You may be thinking, but don’t gadgets like Fitbit and Apple Watch promise not to sell or share your personal data, or at least keep it anonymous? Yes, but that’s not the end of story, thanks to the vague and ever-changing nature of most privacy policies.

There are various ways the data can leak out—accidentally or not—and it’s not very hard to tie the information back to you, even with anonymizing software, researchers have found.

Look at the privacy policies of fitness trackers like Fitbit and Jawbone and smartwatches from major firms like Apple, Google, or Microsoft that double as a tracker if you download health apps. They’ll usually say something like: We don’t sell your data to third-parties unless it’s de-identified. In other words your name, address, social security or other identifying info is stripped out. But it’s not very hard to link that anonymized data back to you, explains Timothy Libert, a doctoral student researching health data and privacy.

“Usually when industry types say ‘anonymous’ they actually mean ‘pseudonymous,’ which means there is a random identifier tied to the data, (e.g. ‘u91u232u390’). However, if there is a second database that links the identifier to a specific person (e.g. ‘u91u232u390: Meghan Neal’) it can be easily re-identified,” Libert told me. “An identifier may be associated with a specific address which is where a person lives, or even geolocation data from your morning jog can be used to figure out who you are—even if it is ‘anonymous.’”

The more the data is shared among different gadgets and services and people, the easier it is to re-identify. Google almost certainly has enough “anonymous” data to identify users by name, said De Mooy. So does Facebook, which integrates with a lot of wearables and health apps if the user chooses to share.

The Pew Research Center found that 34 percent of health trackers share their data with someone else. “Anytime you see the word “share” you should be pretty cautious,” said Libert. “Once it goes out the door you have no idea where it eventually ends up.”

“Another way data leakage happens is inadvertently by users,” said De Mooy. Default sharing settings may make data public unbeknownst to the user, or a user may unknowingly give permission to share their data by agreeing to terms and conditions that can be hard to wade through. Like that time Fitbit users’ sexual activity showed up online without their knowledge.

Plus, if a company is acquired by another firm or goes bankrupt, your data is back up for grabs, and can be a goldmine. Just look at Radioshack; after going bankrupt, it auctioned off the personal information of millions of customers to the highest bidder. Not to mention biodata is an obvious target for hackers.

Which is all to say, we’ve yet to see the ways our sleep habits and a mess of other health data might be used beyond our control. Especially given there’s very little oversight regulating health information collected by these gadgets and apps. Unlike the info you give your doctor, data from wearables isn’t protected by the federal Health Insurance Portability and Accountability Act (HIPAA), and these gadgets aren’t regulated by the FDA.

“Our connected health data isn’t secure or privacy protected,” said Chester. “The US is one of the only countries that doesn’t have a comprehensive privacy law, such as what protects people living in the EU. The explosion of health data coming from wearables and other devices that is used for marketing doesn’t have any consumer safeguards.”

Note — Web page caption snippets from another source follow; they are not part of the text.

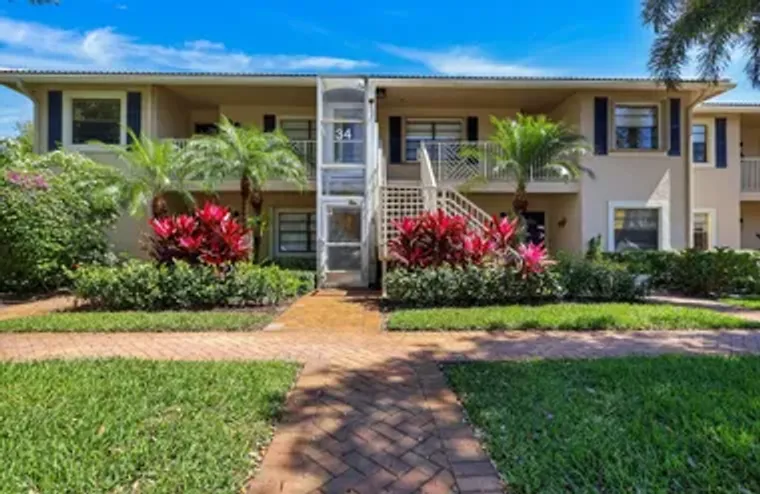 34 W STRATFORD LN LN D, BOYNTON BEACH, F..., Boynton Beach, FL 33436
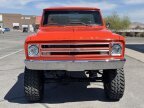 Thumbnail Photo 1 for 1968 Chevrolet C/K Truck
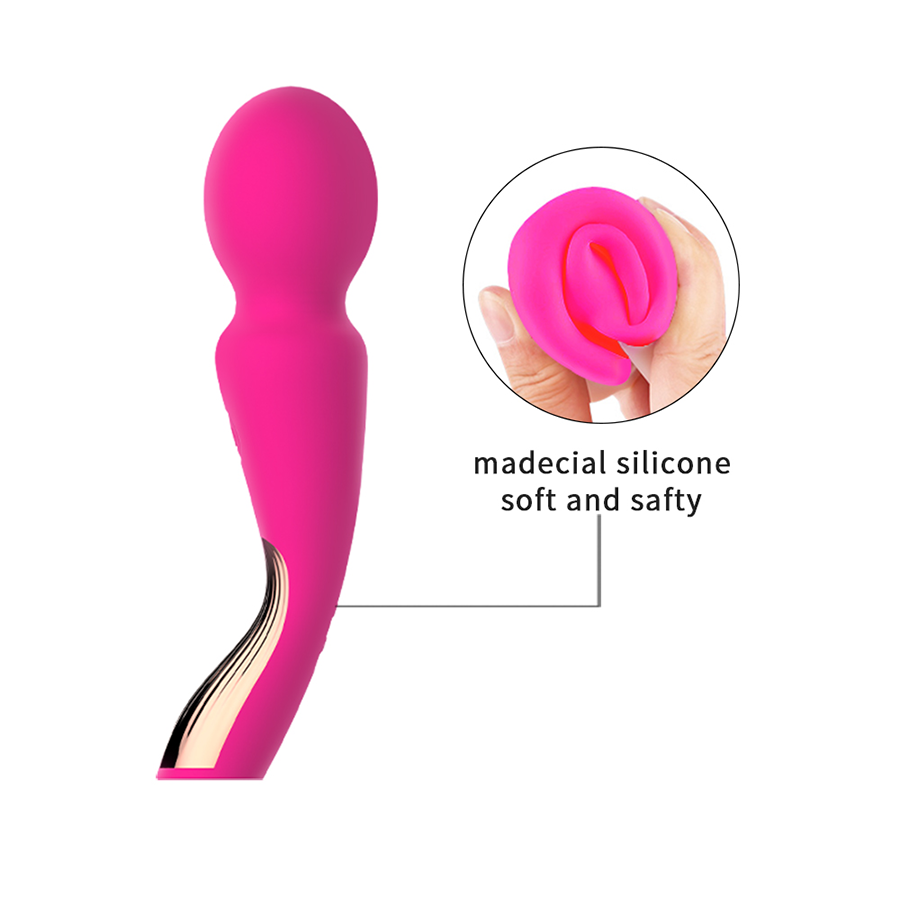 Vibrador Orgasm Clitorial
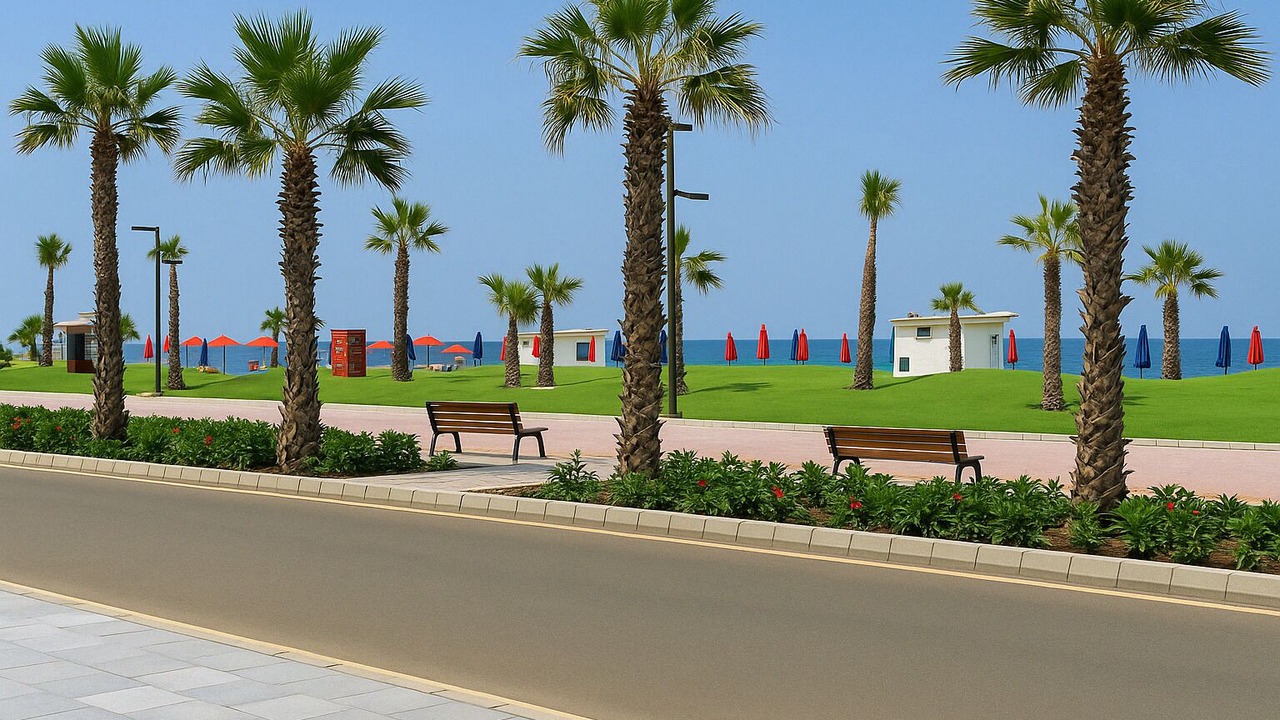 Photo of Outdoor in Al-Manasrah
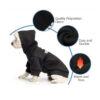 f8a54f158a2bc309 Clothes French Bulldog Dog Costume Pet Hoodie Chihuahua Pug Pets Clothing For Small Medium Dogs Puppy Hoodies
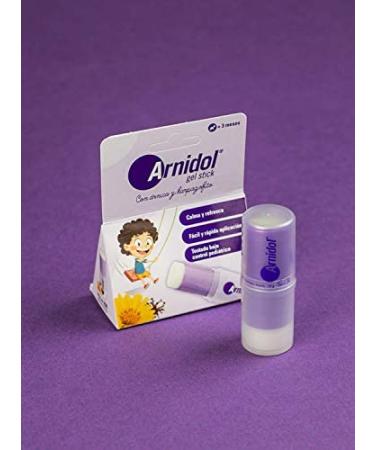 Famadem Arnidol Stick 15ml - Natural Relief for Bruises and Bumps - Famadem - Buy Online on GoSupps.com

There’s no doubt the quantified self movement can lead to better health—this is good and great. But where privacy is concerned, many experts are basically just waiting for the other shoe to drop.

“I hate to be like a digital Debbie downer,” said De Mooy, “but I think it’s fair to say that doing anything like putting a small tracker on your body, you should assume that that information is going to go somewhere out of your control.”